= Assignment =
Only the lines from the top of the data through the line containing "Researchers investigated whether" should be duplicated, exactly as they appear.

(Dataset records)
- - - -

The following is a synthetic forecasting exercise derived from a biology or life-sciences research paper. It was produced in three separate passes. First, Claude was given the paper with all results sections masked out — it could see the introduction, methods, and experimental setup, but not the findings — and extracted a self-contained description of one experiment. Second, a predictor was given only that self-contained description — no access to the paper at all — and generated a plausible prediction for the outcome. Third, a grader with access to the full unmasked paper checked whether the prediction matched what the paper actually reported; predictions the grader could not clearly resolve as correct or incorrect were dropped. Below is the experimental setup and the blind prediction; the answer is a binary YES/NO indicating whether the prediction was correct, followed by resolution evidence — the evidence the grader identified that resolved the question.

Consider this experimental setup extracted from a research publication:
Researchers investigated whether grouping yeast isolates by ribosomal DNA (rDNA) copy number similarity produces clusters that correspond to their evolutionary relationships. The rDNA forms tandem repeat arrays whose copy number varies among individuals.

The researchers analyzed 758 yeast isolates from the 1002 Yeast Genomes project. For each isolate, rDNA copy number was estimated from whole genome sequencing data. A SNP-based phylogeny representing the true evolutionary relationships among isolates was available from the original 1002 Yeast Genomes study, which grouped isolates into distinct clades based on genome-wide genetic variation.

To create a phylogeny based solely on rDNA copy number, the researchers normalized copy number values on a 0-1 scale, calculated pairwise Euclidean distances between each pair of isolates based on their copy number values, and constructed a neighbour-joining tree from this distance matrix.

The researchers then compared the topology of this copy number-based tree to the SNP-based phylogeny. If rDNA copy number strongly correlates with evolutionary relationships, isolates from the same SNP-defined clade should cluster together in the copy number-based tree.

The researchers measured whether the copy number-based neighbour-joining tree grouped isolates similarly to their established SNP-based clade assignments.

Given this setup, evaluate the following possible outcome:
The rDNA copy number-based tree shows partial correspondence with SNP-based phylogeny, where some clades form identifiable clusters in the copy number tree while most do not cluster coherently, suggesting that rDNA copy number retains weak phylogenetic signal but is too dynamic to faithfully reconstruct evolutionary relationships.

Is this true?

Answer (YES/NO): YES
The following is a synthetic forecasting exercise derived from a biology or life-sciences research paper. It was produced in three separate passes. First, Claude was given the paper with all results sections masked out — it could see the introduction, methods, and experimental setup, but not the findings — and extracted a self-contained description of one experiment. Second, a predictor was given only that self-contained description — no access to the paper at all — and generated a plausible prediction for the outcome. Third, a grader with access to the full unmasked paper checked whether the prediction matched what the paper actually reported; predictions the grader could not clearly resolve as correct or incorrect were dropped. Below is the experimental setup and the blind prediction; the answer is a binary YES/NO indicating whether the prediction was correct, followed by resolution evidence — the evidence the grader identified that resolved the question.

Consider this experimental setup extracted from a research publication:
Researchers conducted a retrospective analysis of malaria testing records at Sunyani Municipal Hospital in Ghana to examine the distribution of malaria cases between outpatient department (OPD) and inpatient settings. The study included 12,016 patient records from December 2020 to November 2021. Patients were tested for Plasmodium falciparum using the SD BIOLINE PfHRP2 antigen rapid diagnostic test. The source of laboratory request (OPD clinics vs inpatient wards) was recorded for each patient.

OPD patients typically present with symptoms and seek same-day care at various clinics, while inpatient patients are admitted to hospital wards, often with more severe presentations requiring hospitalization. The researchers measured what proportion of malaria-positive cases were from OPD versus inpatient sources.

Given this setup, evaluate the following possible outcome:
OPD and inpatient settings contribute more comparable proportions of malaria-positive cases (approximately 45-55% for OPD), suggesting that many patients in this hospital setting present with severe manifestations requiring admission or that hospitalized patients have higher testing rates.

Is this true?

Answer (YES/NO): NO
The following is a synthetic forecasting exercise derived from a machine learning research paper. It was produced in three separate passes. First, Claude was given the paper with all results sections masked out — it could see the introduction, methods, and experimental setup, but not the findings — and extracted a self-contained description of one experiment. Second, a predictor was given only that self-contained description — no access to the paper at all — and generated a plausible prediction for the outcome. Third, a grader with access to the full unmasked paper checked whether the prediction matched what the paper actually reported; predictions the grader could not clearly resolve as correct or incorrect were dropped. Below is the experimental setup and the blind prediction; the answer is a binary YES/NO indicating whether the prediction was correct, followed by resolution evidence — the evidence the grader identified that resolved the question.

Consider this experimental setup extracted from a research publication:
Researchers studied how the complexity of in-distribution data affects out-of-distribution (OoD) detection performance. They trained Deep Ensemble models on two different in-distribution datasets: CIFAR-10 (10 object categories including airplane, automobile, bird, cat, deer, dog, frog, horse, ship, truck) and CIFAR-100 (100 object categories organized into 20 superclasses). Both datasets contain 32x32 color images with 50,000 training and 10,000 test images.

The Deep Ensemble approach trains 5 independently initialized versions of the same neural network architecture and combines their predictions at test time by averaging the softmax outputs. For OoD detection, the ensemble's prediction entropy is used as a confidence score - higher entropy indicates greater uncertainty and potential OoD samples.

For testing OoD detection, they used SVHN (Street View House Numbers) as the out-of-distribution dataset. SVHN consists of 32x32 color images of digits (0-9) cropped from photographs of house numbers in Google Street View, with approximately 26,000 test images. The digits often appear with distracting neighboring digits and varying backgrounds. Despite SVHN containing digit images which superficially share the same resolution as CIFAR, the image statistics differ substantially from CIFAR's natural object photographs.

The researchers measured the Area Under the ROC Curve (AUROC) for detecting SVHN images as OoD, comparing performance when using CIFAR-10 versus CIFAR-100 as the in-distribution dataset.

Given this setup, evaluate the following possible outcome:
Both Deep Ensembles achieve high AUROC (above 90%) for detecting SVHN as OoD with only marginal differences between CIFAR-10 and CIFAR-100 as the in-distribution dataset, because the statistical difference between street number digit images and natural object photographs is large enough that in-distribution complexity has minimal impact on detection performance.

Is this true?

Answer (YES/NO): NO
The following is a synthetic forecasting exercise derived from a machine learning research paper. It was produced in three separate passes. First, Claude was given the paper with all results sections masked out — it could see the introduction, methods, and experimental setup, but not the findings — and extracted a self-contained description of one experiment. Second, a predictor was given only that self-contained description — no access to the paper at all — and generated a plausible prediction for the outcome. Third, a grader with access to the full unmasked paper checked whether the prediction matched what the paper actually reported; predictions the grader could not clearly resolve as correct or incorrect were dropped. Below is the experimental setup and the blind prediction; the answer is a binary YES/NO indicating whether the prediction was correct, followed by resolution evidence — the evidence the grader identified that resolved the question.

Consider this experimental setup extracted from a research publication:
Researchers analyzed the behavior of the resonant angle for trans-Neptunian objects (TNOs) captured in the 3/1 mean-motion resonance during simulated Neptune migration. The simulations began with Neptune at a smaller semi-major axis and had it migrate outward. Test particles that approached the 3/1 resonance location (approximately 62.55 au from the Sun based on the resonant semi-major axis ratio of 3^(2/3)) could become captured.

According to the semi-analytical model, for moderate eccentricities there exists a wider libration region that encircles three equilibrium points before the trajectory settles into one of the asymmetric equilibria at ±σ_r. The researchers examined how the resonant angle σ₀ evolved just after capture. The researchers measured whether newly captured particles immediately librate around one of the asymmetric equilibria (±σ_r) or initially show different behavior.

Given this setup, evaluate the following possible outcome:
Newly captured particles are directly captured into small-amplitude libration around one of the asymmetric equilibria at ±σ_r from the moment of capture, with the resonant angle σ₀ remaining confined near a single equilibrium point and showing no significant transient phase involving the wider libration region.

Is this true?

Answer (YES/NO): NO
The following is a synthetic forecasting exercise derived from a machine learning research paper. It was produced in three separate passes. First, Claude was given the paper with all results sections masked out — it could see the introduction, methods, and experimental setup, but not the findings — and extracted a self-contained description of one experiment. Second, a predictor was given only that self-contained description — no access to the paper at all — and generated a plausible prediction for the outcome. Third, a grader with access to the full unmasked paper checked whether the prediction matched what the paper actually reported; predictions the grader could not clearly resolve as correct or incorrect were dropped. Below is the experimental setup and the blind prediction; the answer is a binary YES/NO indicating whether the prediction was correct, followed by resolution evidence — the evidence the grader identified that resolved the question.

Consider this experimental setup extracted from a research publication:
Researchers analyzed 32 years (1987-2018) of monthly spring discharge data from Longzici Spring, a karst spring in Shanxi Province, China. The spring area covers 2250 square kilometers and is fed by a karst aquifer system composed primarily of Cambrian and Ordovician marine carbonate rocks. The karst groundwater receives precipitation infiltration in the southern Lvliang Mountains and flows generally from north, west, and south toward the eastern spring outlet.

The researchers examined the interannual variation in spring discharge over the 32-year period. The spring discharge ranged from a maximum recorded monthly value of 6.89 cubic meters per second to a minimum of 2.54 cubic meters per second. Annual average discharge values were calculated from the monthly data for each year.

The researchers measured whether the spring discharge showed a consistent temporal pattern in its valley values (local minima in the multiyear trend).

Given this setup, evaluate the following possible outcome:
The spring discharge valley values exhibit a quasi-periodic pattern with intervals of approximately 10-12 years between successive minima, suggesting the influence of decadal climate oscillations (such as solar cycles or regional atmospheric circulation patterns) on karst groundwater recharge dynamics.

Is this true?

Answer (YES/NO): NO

- - - -

= Reply =
The following is a synthetic forecasting exercise derived from a biology or life-sciences research paper. It was produced in three separate passes. First, Claude was given the paper with all results sections masked out — it could see the introduction, methods, and experimental setup, but not the findings — and extracted a self-contained description of one experiment. Second, a predictor was given only that self-contained description — no access to the paper at all — and generated a plausible prediction for the outcome. Third, a grader with access to the full unmasked paper checked whether the prediction matched what the paper actually reported; predictions the grader could not clearly resolve as correct or incorrect were dropped. Below is the experimental setup and the blind prediction; the answer is a binary YES/NO indicating whether the prediction was correct, followed by resolution evidence — the evidence the grader identified that resolved the question.

Consider this experimental setup extracted from a research publication:
Researchers investigated whether grouping yeast isolates by ribosomal DNA (rDNA) copy number similarity produces clusters that correspond to their evolutionary relationships. The rDNA forms tandem repeat arrays whose copy number varies among individuals.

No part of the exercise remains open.